Un point de vue partagé à la maison de jeunes Interpôles, dans le quartier Anneessens, au centre de Bruxelles. C’est ce qu’explique Serge Noël, superviseur de la MJ: «Si on considère que les racines sont à trouver dans la déshérence sociale et culturelle de certains jeunes, alors cela fait 16 ans qu’on fait de la déradicalisation, depuis l’ouverture de la structure.» Mais pour Serge Noël, il ne faut pas aborder ces thèmes de manière trop stigmatisante, en focalisant sur l’islam: «Il y a une crispation sur ces questions, certains de ces jeunes ont une façon très sensible de vivre leur islam Le superviseur d’Interpôles préfère que ces questions soient abordées via des rencontres interculturelles.

Parler de radicalisation religieuse sans stigmatiser une religion. Un prérequis essentiel pour la Fédération des maisons de jeunes. «Nous avons trouvé les formations de l’an passé très positives, affirme Antoinette Corongiu, la directrice. Car, justement, elles évitaient la stigmatisation et ont été ouvertes à des thèmes comme l’éducation aux médias, l’interculturalité. C’est important d’outiller des animateurs à des enjeux de société.
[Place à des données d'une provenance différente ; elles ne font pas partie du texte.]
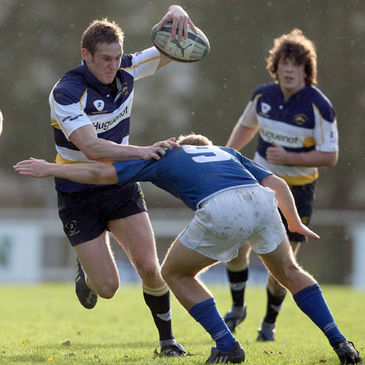 Dolphin winger Niall O'Driscoll tries to get past Joe Burns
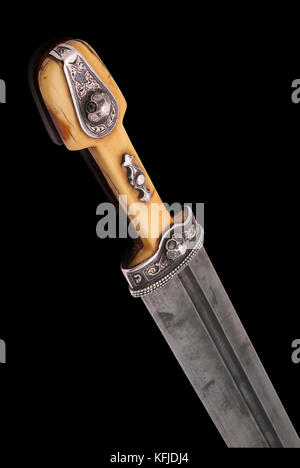Part of beautiful example of caucasian dagger with ornament grip and blade from Damascus steel. (1907). Dag(h)estani - Stock Photo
C’est même essentiel car les éducateurs sont souvent sollicités sur ces questions, et certains sont assez désemparés face aux propos des jeunes.»

Un constat partagé par Pierre Evrard, qui dirige l’autre grande fédération: la Fédération des centres de jeunes en milieu populaire (FCJMP). Selon lui, «même si les jeunes impliqués dans ces attentats n’étaient pas, pour la plupart, dans nos maisons de jeunes, on constate qu’ils exercent une sorte de fascination sur les autres jeunes dans certains quartiers. Ceux qui partent combattre donnent l’impression d’avoir une vie facile. Ils deviennent des sortes de modèles. On peut parler de tout cela en maison de jeunes et, modestement, espérer les amener sur un autre terrain».
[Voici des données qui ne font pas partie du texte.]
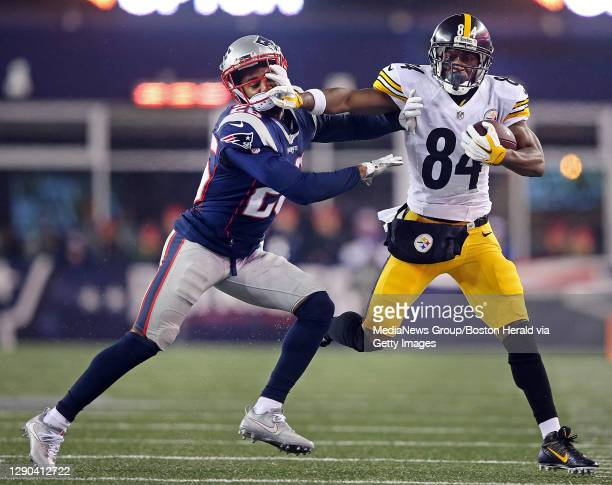 New England Patriots cornerback Logan Ryan gets a stiff arm to the face from Pittsburgh Steelers wide receiver Antonio Brown during the second...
Vers une mission de prévention

À la lecture du plan d’Isabelle Simonis, on comprend que le secteur jeunesse soit appelé à orienter ses missions selon un axe plus préventif qu’auparavant: un sujet sensible pour certains acteurs du secteur jeunesse qui considèrent que leur rôle est avant tout de contribuer à l’épanouissement des jeunes, à l’émergence d’un esprit critique, créatif et citoyen. La prévention, elle, relèverait d’autres acteurs, l’aide à la jeunesse (par les services d’aide en milieu ouvert) ou, dans un autre style, les services prévention des communes, aux visées davantage sécuritaires, financés par le ministère de l’Intérieur. Il ne s’agirait pas de mélanger les torchons et les serviettes.

Sur ce point, la Fédération des maisons de jeunes restera vigilante. «Nous restons clairs sur nos fondamentaux, précise Antoinette Corongiu. Les centres et maisons de jeunes n’ont pas nécessairement pour mission de faire de la prévention. Mais, attention, que nos actions produisent des effets indirects de prévention, c’est tant mieux, nous ne pouvons que nous en réjouir.»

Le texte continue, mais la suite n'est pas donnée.